The market sentiment has been driving markets around during this year and the sentiment has been driven by the trade war and the rhetoric that surrounds it. The sentiment has been mostly negative with the trade war escalating further and the last occasion we saw such a scenario was during the G7 summit over the weekend which sent safe havens such as GOLD and the JPY surging higher after Donald Trump announced an increase of 5% in tariffs on China.
But, Trump softened tones this week and left it to the Chinese to continue trade talks which improved the sentiment a bit this week, hence the reversal higher in USD/JPY and the retreat in Gold after opening with a big bullish gap on Monday. Today, China responded with some positive comments on trade which raised hopes that the meeting in September will not be abolished. That improved the sentiment further today and risk assets such as Commodity Dollars rallied higher during the European session, as did stock markets. Although, the trade war is still on and these comments alone aren’t going to shift the situation, so I expect the sentiment to turn negative again soon.
The European Session
- China Softens the Tones – China reiterated this morning that it opposes escalation of a trade war. China’s commerce ministry said that it hopes the US will show sincerity and concrete action and that US will meet China halfway on trade issues. China is willing to resolve the issue via a calm attitude, both sides have been in touch, and are in effective contact. They are still discussing about US visit next month. Important thing is both sides continue negotiations and create conditions for that.

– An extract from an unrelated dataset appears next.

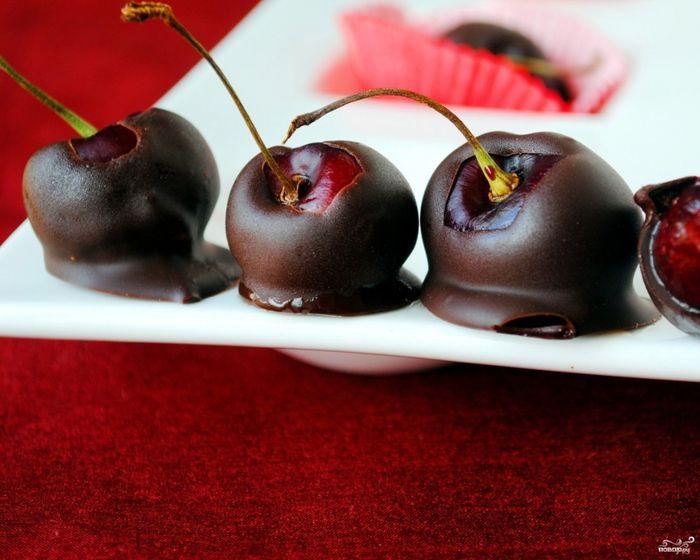 Десерты из вишни 40рецептов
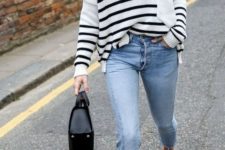 11 a striped top, blue cropped jeans, nude shoes and a black bag for a comfy spring look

If Chinese officials do go to the US next month, both sides should create conditions for progress in negotiations.
- French Consumer Spending and GDP – The consumer spending turned negative in June after two positive months, declining by 0.1% which was revised lower to 0.2% today. Although, in July spending turned positive again in France and increased by 0.4% as expected, which is a positive thing. The GDP for Q2 was also released this morning and it was expected to increase by 0.2%, but it increased further by 0.3%.

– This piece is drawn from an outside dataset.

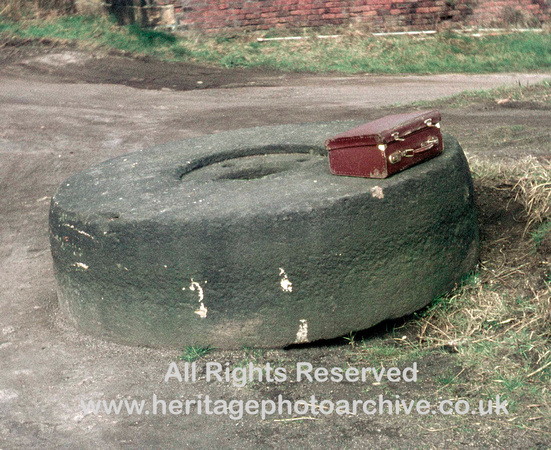 HRS 302 MBBC, Millstone on canalside Hinds, Bury 1971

- German CPI Inflation – The German economy is in a difficult spot with manufacturing in deep contraction, which is now spilling to the rest of the economy. Inflation was expected to turn negative in July and decline by 0.1%, but it came out at -0.2%.

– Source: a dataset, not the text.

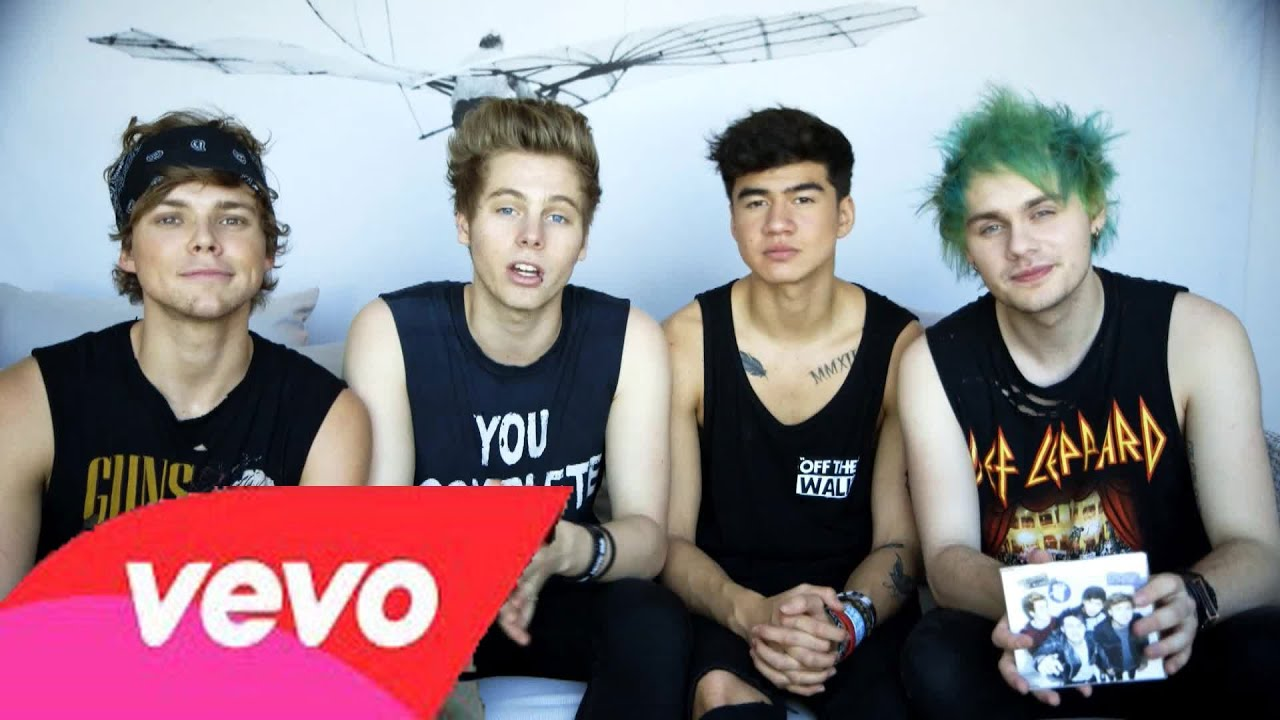 Kiss me kiss me 5 seconds of summer official lyric video youtube m4hsunfo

- The New Government Is Official in Italy – The old government was dismantled last week and hopes were for a coalition between two other parties to form a new government. The press secretary said this morning that Conte has accepted Mattarella’s mandate without reservations to lead the coalition government between the Five Star Movement and Democratic Party. So there you go, although we will see how long it will last.
The US Session
- US Prelim GDP Q2 – The US GDP for Q2 report was released earlier and it was revised a tick lower as expected. The initial reading came at 2.1% but this time it was revised lower to 2.0%. Although the GDP rose by 2.3% YoY. A tick lower in the second reading, but for Q2 this is a good reading compared to other major economies. GDP price index also remained unchanged at 2.4% against 2.4% in the first reading, prior GDP price index stood at 1.1%, while the core price index ticked lower to 1.7% against 1.8% initially.
- US Personal Consumption – Personal consumption increased by 4.7% against 4.3% expected. Consumer spending on durable goods ticked higher to 13.0% against 12.9% initially. But business investment came at -0.6% against -0.6% initially which is the first contraction since 2016. Exports came at -5.8% against -5.2% initially, imports remained unchanged at 0.1% vs 0.1% initially.
- US Pending Home Sales – Pending home sales have been volatile this year, although we saw a big jump of 2.8% in June as the report released last month showed. In July, pending home sales were expected to increase by 0.1%, but they beat expectations showing a 2.5% decline.
Trades in Sight
Bearish AUD/USD again
- The main trend is bearish
- The pullback higher is complete on the H1 chart
- The 100 SMA provided resistance
- Fundamentals are bearish
All retraces have ended at MAs for AUD/USD
AUD/USD has been on a bearish trend for a long time. We have used this trend in our favour, selling pullbacks higher such as yesterday when we opened a sell signal which closed during the night after the disappointing construction report from Australia. So, fundamentals are getting worse for the Aussie as today’s private capital expenditure and new home sales posted some negative numbers. We saw a retrace higher in the European session but the retrace has ended at the 100 SMA and now this pair has resumed the bearish trend again.
The sentiment improved after comments from China this morning but it seems now that the optimism has faded. The USD is also gaining some momentum now as it is pushing higher against all major currencies after the US GDP and personal spending reports which were sort of positive.